• [Data to examine]:
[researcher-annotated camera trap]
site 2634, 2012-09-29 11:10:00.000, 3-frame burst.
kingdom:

* * *

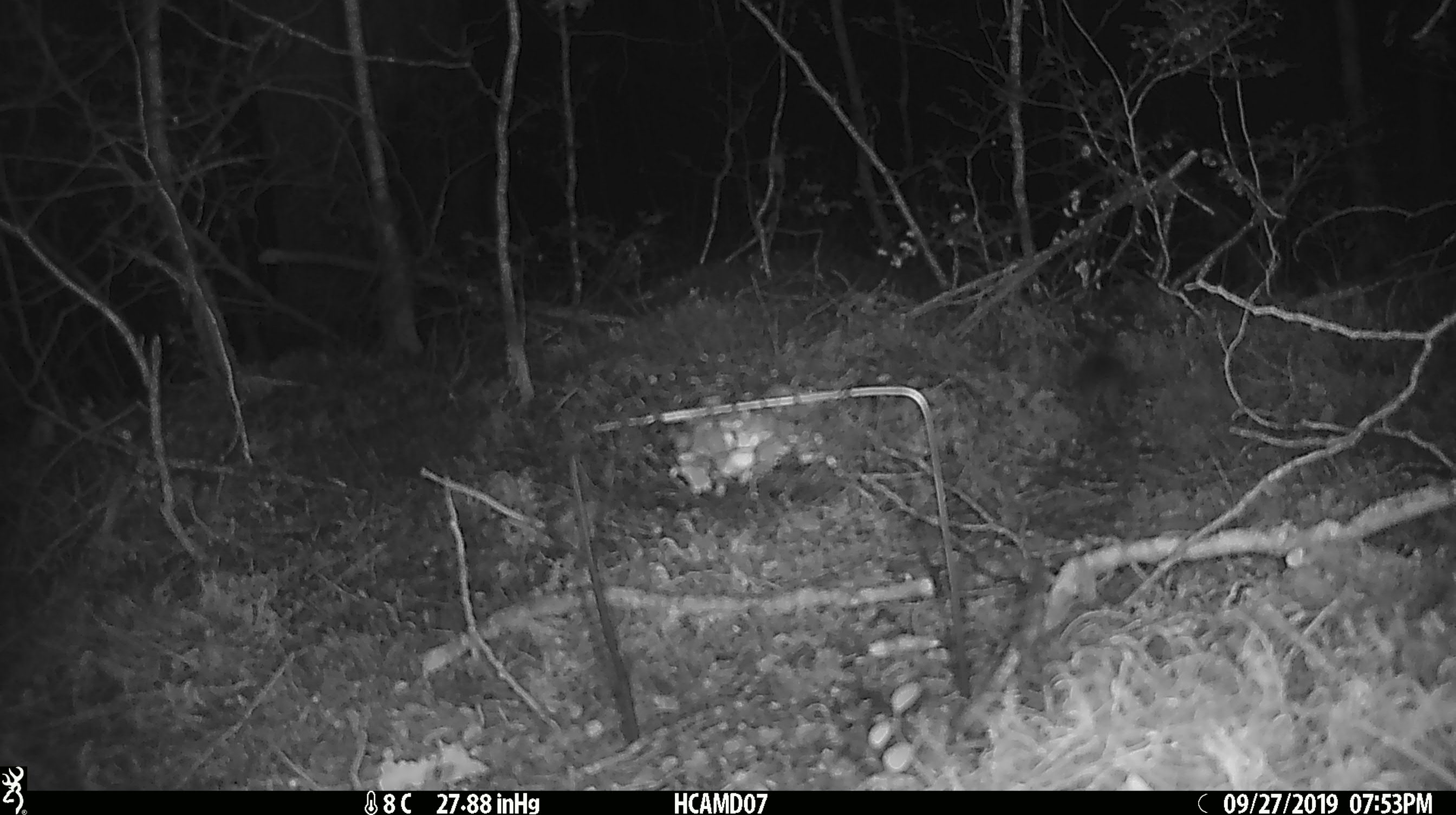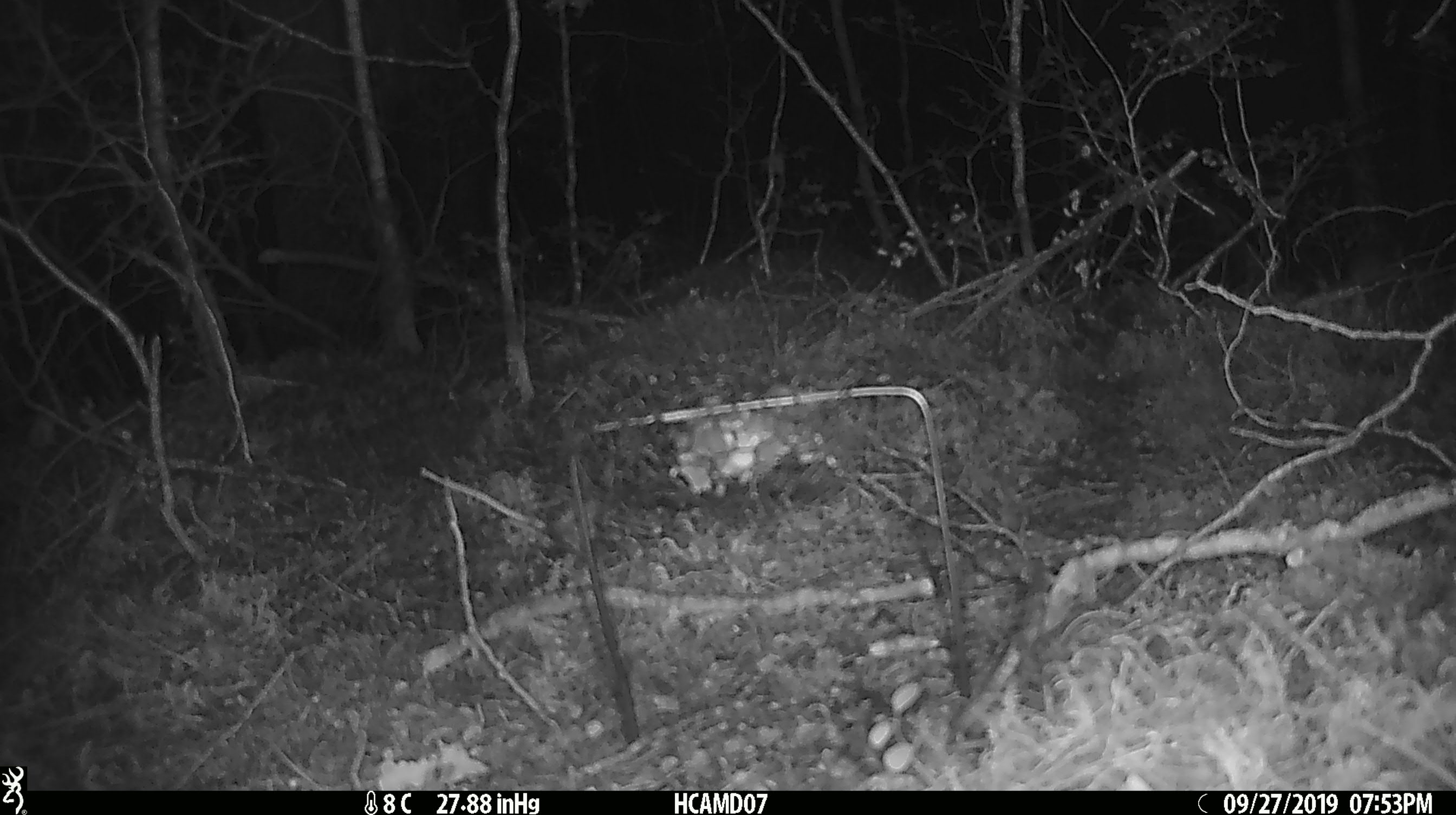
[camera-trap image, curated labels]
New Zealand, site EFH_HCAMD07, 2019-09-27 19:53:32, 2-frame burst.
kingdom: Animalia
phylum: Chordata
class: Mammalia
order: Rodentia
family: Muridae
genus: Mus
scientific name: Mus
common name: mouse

...

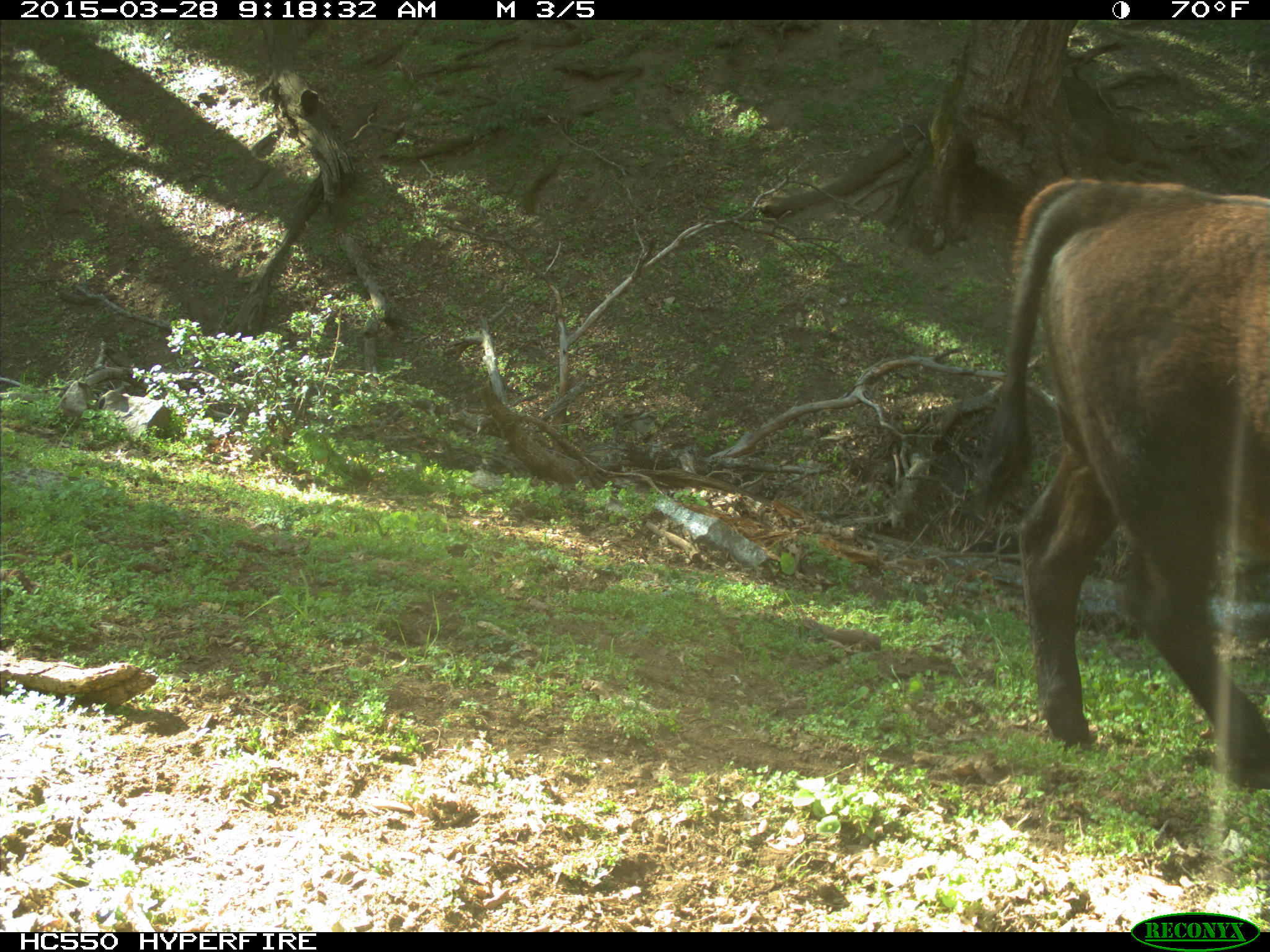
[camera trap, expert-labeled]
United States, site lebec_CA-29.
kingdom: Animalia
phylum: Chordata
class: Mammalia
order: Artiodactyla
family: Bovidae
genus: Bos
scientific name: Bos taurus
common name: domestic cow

• [Problem description]: Search the records for the word "burst" and copy out every line that holds it.

• [Exercise answer]:
site 2634, 2012-09-29 11:10:00.000, 3-frame burst.
New Zealand, site EFH_HCAMD07, 2019-09-27 19:53:32, 2-frame burst.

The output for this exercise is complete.